I’m interested in cities, housing, transport, and the way technology shapes the built environment. A lot of my work has sat at the intersection of software, data, and the British planning system, so I’m especially drawn to questions about why we build so little, how institutions make decisions, and what better tools could do to improve the process.
I've been interested in technology, especially AI, from almost the moment I left school and was able to see work for what it is: the means to a prosperous end. We can, and should, automate the tasks we find arduous.
I like history, economics, and geography, especially when they help explain how places ended up the way they are.
I also spend a fair bit of time thinking and writing about mountains and skiing, including the infrastructure and engineering that make alpine places accessible.
I currently work at a prop tech start-up in London, where my team and I recently built and launched a platform for submitting planning applications. You can learn more about it here
In 2023, I cofounded a start-up called Tract.
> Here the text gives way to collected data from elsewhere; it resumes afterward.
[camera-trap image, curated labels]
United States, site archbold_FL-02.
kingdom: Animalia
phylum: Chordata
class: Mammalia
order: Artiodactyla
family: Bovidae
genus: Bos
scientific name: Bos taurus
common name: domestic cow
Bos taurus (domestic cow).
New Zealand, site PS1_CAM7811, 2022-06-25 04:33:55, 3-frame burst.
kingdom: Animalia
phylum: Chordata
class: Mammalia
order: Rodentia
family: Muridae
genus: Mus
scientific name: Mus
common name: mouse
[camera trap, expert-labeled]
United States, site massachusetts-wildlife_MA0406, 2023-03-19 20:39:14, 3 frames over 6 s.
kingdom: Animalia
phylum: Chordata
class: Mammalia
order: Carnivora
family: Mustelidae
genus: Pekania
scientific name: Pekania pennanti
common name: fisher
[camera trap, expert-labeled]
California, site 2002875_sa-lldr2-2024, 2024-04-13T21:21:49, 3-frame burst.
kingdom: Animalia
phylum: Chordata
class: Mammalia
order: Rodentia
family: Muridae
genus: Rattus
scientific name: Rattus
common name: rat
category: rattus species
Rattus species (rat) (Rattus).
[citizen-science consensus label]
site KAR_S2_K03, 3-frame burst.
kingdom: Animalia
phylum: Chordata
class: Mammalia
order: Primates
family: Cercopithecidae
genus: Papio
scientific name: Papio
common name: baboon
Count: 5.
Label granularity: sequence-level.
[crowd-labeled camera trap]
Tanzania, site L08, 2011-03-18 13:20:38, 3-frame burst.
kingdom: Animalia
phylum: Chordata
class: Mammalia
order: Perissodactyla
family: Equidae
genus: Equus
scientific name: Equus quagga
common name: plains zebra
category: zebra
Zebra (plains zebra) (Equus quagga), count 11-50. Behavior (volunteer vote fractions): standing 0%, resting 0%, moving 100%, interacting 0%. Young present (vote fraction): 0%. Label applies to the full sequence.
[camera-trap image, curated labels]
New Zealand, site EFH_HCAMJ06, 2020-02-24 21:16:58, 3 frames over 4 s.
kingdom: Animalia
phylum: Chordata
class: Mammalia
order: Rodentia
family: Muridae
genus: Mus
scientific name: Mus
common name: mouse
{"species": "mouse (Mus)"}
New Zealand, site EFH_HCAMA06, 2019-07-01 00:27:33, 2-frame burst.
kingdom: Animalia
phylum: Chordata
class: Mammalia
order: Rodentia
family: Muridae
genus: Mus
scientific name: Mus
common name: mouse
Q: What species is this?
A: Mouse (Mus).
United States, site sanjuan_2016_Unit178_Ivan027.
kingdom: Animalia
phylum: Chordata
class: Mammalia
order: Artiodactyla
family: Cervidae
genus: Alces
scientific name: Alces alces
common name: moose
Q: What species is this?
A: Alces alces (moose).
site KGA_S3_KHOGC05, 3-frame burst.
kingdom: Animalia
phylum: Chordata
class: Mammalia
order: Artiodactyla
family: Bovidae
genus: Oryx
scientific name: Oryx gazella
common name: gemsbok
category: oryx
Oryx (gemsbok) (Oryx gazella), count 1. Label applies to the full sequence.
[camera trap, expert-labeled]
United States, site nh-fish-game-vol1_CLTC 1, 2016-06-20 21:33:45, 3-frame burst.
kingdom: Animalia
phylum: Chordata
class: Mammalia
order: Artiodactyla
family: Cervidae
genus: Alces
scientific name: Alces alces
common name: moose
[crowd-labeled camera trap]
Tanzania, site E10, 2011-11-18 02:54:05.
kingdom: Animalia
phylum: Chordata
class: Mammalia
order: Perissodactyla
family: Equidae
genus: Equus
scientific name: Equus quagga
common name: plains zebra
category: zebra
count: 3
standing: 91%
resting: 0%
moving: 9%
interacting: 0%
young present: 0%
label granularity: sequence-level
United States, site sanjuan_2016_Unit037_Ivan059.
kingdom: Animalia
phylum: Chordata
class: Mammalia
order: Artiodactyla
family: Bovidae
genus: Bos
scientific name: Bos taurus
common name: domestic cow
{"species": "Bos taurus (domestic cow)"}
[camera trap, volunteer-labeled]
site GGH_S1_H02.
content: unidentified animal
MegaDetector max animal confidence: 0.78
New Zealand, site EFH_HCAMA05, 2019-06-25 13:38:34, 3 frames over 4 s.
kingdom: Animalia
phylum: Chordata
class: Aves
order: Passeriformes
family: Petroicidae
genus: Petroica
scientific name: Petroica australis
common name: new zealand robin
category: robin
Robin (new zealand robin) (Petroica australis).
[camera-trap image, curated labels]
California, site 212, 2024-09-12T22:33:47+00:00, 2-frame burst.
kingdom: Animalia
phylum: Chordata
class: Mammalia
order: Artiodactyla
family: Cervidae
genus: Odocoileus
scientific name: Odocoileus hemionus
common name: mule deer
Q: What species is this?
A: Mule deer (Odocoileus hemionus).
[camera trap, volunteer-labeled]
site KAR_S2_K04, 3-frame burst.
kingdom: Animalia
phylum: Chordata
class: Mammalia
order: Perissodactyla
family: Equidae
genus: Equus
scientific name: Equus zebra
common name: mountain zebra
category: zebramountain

We set out to build a land promoter capable of taking smaller parcels of land through the British planning system. We were able to raise a round of venture capital funding against this idea. We ended up pivoting towards building software for planning consultants. We ultimately decided that the market we were in would not deliver a return to our investors and returned their capital. You can read the full 8000-word postmortem and the lessons we learnt here
Before Tract, I worked as a data scientist and machine learning engineer at a few different places. I was one of the first users of the Transformers repository back when it was still called pytorch-pretrained-bert. I've spent a lot of time fine-tuning computer vision and language models for different tasks and working with messy tabular datasets.